There are appropriate and inappropriate roles for governments to play in this competition. Supporting education, removing barriers to competition, supporting free and fair global trade, opening countries to high-skill immigration, and targeting strategic R&D investments towards the technologies and industries of the future are appropriate roles for governments to play in this competition. Other government policies, such as mercantilist ones which deny foreign countries’ corporations access to domestic markets, pilfer intellectual property by stealing it outright or making it a condition of market access, creating indigenous or proprietary IT standards, failing to adhere to trade agreements, or directly subsidizing domestic companies or their exports, are illegitimate forms of global economic competition.
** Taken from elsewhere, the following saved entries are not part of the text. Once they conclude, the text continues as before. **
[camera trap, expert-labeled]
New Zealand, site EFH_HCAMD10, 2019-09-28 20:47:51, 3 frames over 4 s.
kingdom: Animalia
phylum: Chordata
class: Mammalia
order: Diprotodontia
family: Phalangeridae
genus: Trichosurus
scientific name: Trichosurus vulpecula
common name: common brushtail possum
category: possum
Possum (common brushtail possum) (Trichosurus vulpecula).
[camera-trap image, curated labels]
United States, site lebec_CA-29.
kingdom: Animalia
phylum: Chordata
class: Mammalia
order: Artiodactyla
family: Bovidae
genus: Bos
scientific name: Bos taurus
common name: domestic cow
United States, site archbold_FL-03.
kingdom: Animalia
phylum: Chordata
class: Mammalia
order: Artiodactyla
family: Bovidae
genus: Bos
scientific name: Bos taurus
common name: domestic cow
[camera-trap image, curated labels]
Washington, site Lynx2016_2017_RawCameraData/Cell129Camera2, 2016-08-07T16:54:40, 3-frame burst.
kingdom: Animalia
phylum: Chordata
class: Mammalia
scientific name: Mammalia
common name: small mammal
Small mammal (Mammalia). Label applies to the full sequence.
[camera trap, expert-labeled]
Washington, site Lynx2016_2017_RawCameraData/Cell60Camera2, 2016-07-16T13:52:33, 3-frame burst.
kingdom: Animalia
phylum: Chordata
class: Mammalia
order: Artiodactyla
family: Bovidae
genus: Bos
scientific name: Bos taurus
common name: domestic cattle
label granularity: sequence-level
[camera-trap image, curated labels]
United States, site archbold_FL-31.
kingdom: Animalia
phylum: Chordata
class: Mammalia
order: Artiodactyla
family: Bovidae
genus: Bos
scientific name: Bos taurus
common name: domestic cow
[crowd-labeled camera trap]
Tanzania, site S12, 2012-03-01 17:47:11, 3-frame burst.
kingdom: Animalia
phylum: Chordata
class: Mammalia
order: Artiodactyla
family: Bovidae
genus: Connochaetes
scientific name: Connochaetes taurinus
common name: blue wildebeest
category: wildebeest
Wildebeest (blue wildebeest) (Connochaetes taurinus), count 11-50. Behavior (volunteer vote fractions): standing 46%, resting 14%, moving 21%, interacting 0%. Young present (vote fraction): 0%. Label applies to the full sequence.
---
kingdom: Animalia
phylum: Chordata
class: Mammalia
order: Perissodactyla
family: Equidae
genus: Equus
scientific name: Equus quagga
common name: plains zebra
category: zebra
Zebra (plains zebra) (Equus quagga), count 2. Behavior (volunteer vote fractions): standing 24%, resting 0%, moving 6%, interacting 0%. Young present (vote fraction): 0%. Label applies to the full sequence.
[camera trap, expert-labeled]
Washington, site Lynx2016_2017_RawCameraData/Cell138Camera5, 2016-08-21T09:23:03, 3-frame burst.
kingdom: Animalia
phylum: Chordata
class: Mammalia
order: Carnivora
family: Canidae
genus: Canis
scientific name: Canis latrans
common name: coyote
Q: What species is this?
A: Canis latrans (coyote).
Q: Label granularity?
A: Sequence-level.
The United States—and The Economist—must abandon its fanciful, stylized neoclassical notion of a purely free global economic marketplace unfettered by any form of government intervention whatsoever, and recognize that governments play a legitimate and crucial role in shaping the innovation capabilities of national economies. As between corporations, it’s a competition; and, as with companies, the ones that develop the best strategies and skills at fostering, developing, and delivering innovation are the ones most likely to win.